Personal information
- Nationality: Bulgaria
- Born: Станимира Петрова 16 December 1990 (age 35) Asenovgrad, Bulgaria

Sport
- Sport: Boxing

Medal record
Women's amateur boxing
Representing Bulgaria
| Event | 1st | 2nd | 3rd |
| World Championships | 1 | 0 | 0 |
| European Championships | 2 | 0 | 2 |
| European Games | 2 | 0 | 0 |
| Total | 5 | 0 | 2 |
World Championships
| Gold medal – first place | 2014 Jeju | Bantamweight |
European Games
| Gold medal – first place | 2019 Minsk | Featherweight |
| Gold medal – first place | 2023 Kraków-Małopolska | Bantamweight |
European Championships
| Gold medal – first place | 2016 Sofia | Bantamweight |
| Gold medal – first place | 2018 Sofia | Featherweight |
| Bronze medal – third place | 2019 Alcobendas | Featherweight |
| Bronze medal – third place | 2022 Budva | Bantamweight |

= Stanimira Petrova =

Bulgarian boxer (born 1990)

Stanimira Petrova (Станимира Петрова) (born 16 December 1990) is a Bulgarian female boxer.
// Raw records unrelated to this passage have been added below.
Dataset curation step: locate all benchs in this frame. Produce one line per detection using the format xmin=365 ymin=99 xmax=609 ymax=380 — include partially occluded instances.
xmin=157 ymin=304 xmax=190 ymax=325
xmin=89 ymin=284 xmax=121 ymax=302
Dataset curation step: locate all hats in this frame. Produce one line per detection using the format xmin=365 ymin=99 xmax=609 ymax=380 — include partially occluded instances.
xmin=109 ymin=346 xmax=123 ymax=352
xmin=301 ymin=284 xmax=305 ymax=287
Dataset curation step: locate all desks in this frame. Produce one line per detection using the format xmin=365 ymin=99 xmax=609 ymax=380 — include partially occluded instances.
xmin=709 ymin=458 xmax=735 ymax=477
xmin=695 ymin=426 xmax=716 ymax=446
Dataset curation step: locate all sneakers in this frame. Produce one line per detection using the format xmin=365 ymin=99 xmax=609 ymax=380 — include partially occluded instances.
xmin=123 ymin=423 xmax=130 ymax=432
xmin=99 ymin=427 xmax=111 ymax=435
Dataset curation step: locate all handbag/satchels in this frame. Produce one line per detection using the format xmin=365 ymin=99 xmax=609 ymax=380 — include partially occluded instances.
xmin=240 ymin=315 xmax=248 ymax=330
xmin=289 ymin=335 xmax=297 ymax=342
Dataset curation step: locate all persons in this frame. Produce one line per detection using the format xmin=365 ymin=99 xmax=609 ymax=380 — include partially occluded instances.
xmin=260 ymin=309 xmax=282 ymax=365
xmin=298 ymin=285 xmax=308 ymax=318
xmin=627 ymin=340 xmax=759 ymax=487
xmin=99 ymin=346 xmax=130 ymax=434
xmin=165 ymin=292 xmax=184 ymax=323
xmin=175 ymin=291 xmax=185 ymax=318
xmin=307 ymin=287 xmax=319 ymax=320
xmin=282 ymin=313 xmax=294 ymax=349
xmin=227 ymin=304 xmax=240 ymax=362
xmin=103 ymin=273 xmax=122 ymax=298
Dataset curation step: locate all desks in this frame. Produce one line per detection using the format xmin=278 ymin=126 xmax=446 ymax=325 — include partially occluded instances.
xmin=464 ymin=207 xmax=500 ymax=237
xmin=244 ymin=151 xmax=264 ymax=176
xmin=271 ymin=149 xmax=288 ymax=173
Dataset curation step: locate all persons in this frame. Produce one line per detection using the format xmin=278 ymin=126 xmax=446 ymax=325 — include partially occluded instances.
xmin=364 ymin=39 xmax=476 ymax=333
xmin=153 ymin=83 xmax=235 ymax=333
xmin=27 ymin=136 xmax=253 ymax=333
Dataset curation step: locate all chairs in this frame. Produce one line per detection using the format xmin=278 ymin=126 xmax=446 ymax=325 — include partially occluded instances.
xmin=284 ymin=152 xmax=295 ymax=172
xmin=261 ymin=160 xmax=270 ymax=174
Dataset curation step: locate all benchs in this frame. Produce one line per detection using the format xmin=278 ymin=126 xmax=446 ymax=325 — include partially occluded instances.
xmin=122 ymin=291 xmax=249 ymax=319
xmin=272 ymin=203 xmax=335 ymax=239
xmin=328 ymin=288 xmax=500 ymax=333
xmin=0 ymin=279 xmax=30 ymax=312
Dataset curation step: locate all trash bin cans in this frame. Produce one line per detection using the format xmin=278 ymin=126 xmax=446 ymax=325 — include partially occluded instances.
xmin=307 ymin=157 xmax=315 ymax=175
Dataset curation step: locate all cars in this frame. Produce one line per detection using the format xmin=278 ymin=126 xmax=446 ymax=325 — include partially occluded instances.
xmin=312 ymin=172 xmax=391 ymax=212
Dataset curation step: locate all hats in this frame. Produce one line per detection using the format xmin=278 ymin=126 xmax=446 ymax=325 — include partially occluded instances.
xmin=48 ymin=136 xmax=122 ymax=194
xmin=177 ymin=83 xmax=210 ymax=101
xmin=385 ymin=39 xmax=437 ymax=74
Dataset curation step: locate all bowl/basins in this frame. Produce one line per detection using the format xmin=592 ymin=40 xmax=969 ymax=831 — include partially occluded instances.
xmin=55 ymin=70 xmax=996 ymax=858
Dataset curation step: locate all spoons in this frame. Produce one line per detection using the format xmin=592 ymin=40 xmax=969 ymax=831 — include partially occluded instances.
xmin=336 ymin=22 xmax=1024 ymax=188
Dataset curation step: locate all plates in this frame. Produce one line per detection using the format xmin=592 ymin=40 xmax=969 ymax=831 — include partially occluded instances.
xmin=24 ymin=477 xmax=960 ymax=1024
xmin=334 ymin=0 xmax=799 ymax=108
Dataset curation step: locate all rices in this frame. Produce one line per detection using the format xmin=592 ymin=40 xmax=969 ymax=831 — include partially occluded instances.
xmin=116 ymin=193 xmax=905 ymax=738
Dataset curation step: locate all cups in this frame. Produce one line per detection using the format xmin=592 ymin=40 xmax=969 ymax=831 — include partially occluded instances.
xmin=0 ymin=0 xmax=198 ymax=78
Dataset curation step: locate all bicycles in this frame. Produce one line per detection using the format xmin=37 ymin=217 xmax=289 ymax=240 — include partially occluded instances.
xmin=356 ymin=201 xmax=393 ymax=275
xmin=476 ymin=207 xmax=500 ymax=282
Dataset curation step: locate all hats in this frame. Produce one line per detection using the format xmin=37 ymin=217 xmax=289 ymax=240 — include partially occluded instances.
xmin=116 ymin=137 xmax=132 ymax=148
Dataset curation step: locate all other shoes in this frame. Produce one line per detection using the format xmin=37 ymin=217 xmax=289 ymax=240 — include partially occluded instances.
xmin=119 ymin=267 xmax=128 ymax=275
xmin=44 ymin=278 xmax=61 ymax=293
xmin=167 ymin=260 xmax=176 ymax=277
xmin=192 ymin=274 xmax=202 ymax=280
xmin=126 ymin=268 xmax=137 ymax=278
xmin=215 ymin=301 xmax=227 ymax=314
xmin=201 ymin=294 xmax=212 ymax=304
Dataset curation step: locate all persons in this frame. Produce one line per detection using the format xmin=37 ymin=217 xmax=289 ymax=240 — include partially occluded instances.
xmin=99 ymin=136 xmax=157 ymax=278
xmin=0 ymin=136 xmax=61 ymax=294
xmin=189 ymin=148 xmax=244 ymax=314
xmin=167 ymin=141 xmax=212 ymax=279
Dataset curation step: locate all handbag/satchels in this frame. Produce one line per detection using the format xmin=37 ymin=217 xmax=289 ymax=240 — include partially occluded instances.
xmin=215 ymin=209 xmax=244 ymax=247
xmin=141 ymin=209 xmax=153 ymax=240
She competed in three successive Olympic Games, at the 2016 Summer Olympics in Rio de Janeiro, 2020 Summer Olympics in Tokyo and at the 2024 Summer Olympics in Paris.

She won a gold medal in bantamweight at the 2014 AIBA Women's World Boxing Championships.

Petrova is also two-time European champion and two-time European Games gold medallist.